Thursday, October 11, 2012

Professors brace for new student demographics


With thousands of human students in flight and hundreds more now in the clutches of living death, Utah State University faculty members are preparing for the rise of an undead student body.

“If the zombie numbers become too big then I am afraid,” said Charlie Huenemann, a philosophy professor at Utah State. “But I’m pretty good with a hockey stick. And I can try to protect myself and other human students that are around.”

But members of The Horde say academics need not worry — zombies won’t be killing professors.

“We need to keep them alive,” said Marlee Haywood, the Harbinger of Death. “We want to keep learning.”

Professors aren’t convinced.

“They’re not capable of higher learning,” said Harrison Kleiner, a philosophy professor at Utah State. “Zombies have a tyrannical appetite — an appetite so out of control that it dominates all of their actions. They’re just constantly trying to eat brains.”

Kleiner believes insatiable desires and appetites will seriously frustrate a zombie’s capacity to learn.

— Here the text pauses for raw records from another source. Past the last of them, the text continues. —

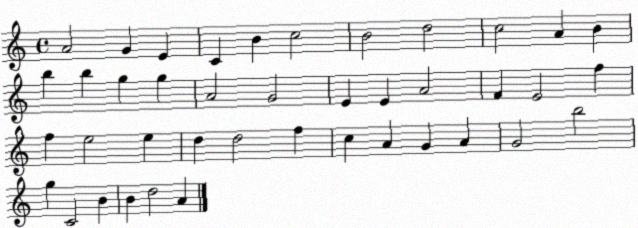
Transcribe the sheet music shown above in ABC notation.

X:1
T:Untitled
M:4/4
L:1/4
K:C
A2 G E C B c2 B2 d2 c2 A B b b g g A2 G2 E E A2 F E2 f f e2 e d d2 f c A G A G2 b2 g C2 B B d2 A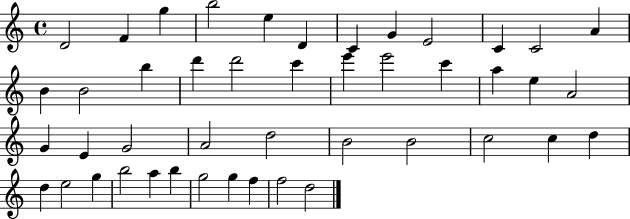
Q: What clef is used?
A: treble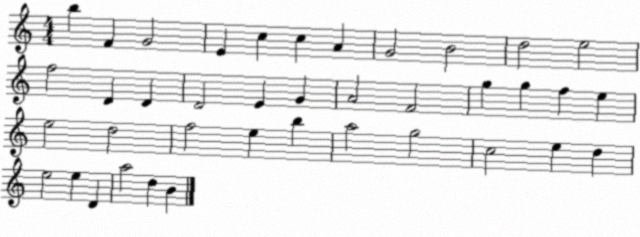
X:1
T:Untitled
M:4/4
L:1/4
K:C
b F G2 E c c A G2 B2 d2 e2 f2 D D D2 E G A2 F2 g g f e e2 d2 f2 e b a2 g2 c2 e d e2 e D a2 d B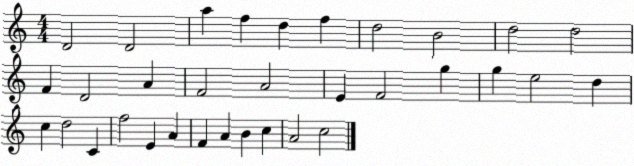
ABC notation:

X:1
T:Untitled
M:4/4
L:1/4
K:C
D2 D2 a f d f d2 B2 d2 d2 F D2 A F2 A2 E F2 g g e2 d c d2 C f2 E A F A B c A2 c2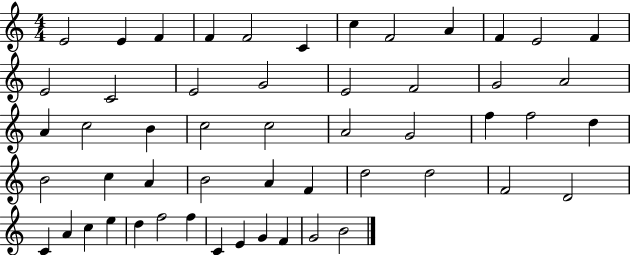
{
  \clef treble
  \numericTimeSignature
  \time 4/4
  \key c \major
  e'2 e'4 f'4 | f'4 f'2 c'4 | c''4 f'2 a'4 | f'4 e'2 f'4 | \break e'2 c'2 | e'2 g'2 | e'2 f'2 | g'2 a'2 | \break a'4 c''2 b'4 | c''2 c''2 | a'2 g'2 | f''4 f''2 d''4 | \break b'2 c''4 a'4 | b'2 a'4 f'4 | d''2 d''2 | f'2 d'2 | \break c'4 a'4 c''4 e''4 | d''4 f''2 f''4 | c'4 e'4 g'4 f'4 | g'2 b'2 | \break \bar "|."
}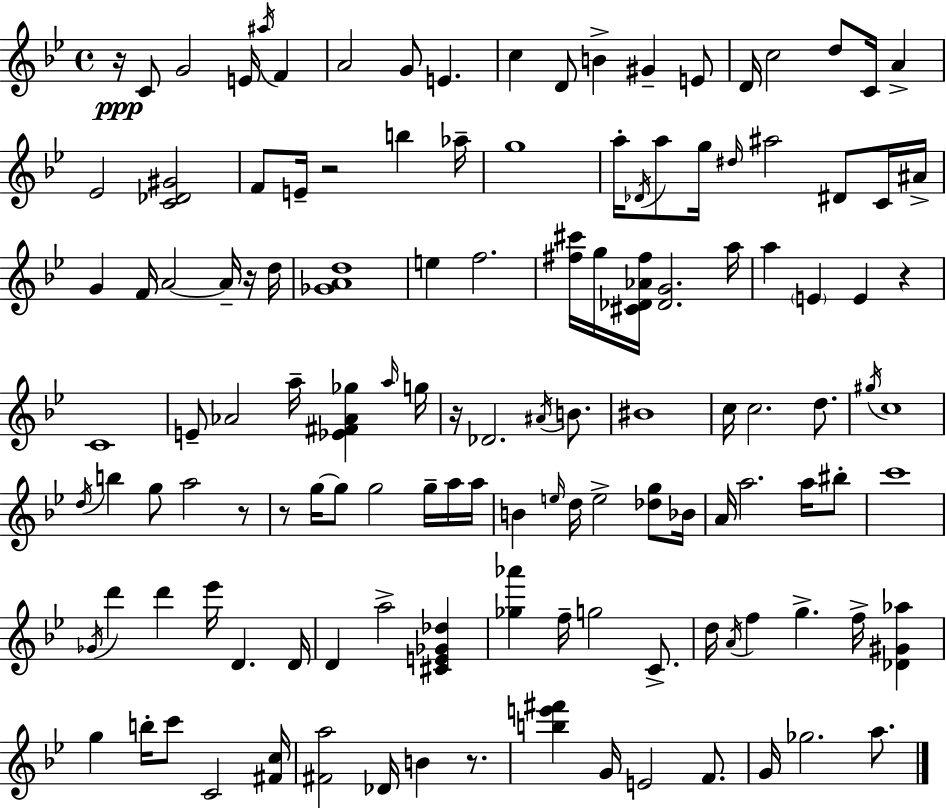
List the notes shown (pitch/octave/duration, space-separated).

R/s C4/e G4/h E4/s A#5/s F4/q A4/h G4/e E4/q. C5/q D4/e B4/q G#4/q E4/e D4/s C5/h D5/e C4/s A4/q Eb4/h [C4,Db4,G#4]/h F4/e E4/s R/h B5/q Ab5/s G5/w A5/s Db4/s A5/e G5/s D#5/s A#5/h D#4/e C4/s A#4/s G4/q F4/s A4/h A4/s R/s D5/s [Gb4,A4,D5]/w E5/q F5/h. [F#5,C#6]/s G5/s [C#4,Db4,Ab4,F#5]/s [Db4,G4]/h. A5/s A5/q E4/q E4/q R/q C4/w E4/e Ab4/h A5/s [Eb4,F#4,Ab4,Gb5]/q A5/s G5/s R/s Db4/h. A#4/s B4/e. BIS4/w C5/s C5/h. D5/e. G#5/s C5/w D5/s B5/q G5/e A5/h R/e R/e G5/s G5/e G5/h G5/s A5/s A5/s B4/q E5/s D5/s E5/h [Db5,G5]/e Bb4/s A4/s A5/h. A5/s BIS5/e C6/w Gb4/s D6/q D6/q Eb6/s D4/q. D4/s D4/q A5/h [C#4,E4,Gb4,Db5]/q [Gb5,Ab6]/q F5/s G5/h C4/e. D5/s A4/s F5/q G5/q. F5/s [Db4,G#4,Ab5]/q G5/q B5/s C6/e C4/h [F#4,C5]/s [F#4,A5]/h Db4/s B4/q R/e. [B5,E6,F#6]/q G4/s E4/h F4/e. G4/s Gb5/h. A5/e.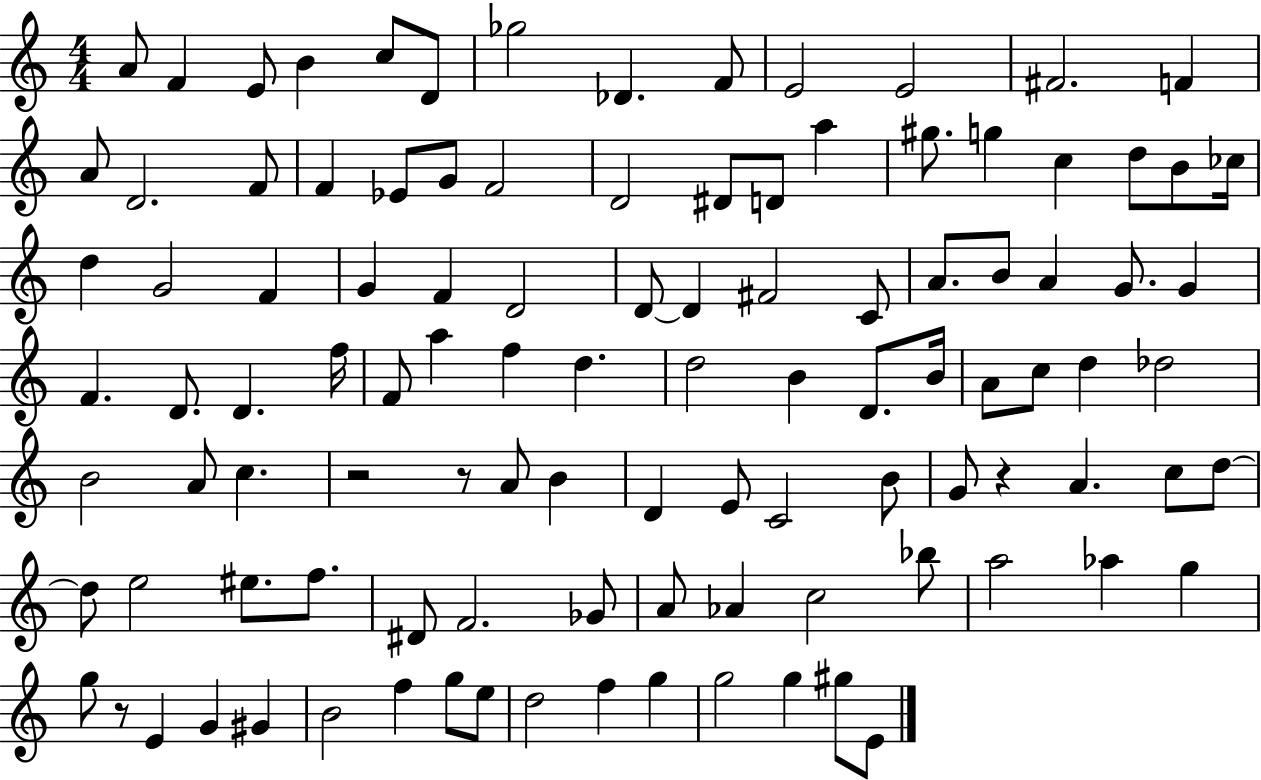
A4/e F4/q E4/e B4/q C5/e D4/e Gb5/h Db4/q. F4/e E4/h E4/h F#4/h. F4/q A4/e D4/h. F4/e F4/q Eb4/e G4/e F4/h D4/h D#4/e D4/e A5/q G#5/e. G5/q C5/q D5/e B4/e CES5/s D5/q G4/h F4/q G4/q F4/q D4/h D4/e D4/q F#4/h C4/e A4/e. B4/e A4/q G4/e. G4/q F4/q. D4/e. D4/q. F5/s F4/e A5/q F5/q D5/q. D5/h B4/q D4/e. B4/s A4/e C5/e D5/q Db5/h B4/h A4/e C5/q. R/h R/e A4/e B4/q D4/q E4/e C4/h B4/e G4/e R/q A4/q. C5/e D5/e D5/e E5/h EIS5/e. F5/e. D#4/e F4/h. Gb4/e A4/e Ab4/q C5/h Bb5/e A5/h Ab5/q G5/q G5/e R/e E4/q G4/q G#4/q B4/h F5/q G5/e E5/e D5/h F5/q G5/q G5/h G5/q G#5/e E4/e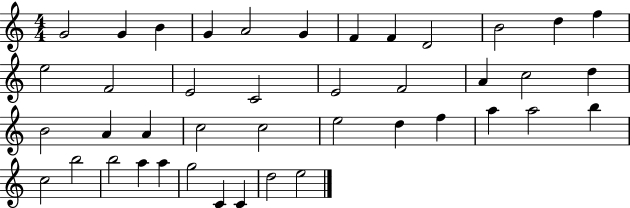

“Look, Plato puts it this way: there are three powers in the soul — reason, spirit and appetite,” he said. “And in order for reason to do its work, the appetites have to be moderated or else they’ll come to monopolize the person’s interest in activities.”

Haywood doesn’t agree.

"I think we’re very capable of learning,” Haywood said. “We’re smart zombies. We have strategy, communication and organization.”

In fact, Haywood said zombies are so committed to their educations that they intend to remove the distraction of human flesh altogether by purging campus. And at the rate they’re going it will only be a matter of time.

But many professors aren’t planning to stick around.

“We’ll just run off to a conference, like we usually do,” Huenemann said. 

UnDeadline reporters Lauren Petty, Madeline Millburn, Manda Perkins and Jisa Robinson contributed to this report.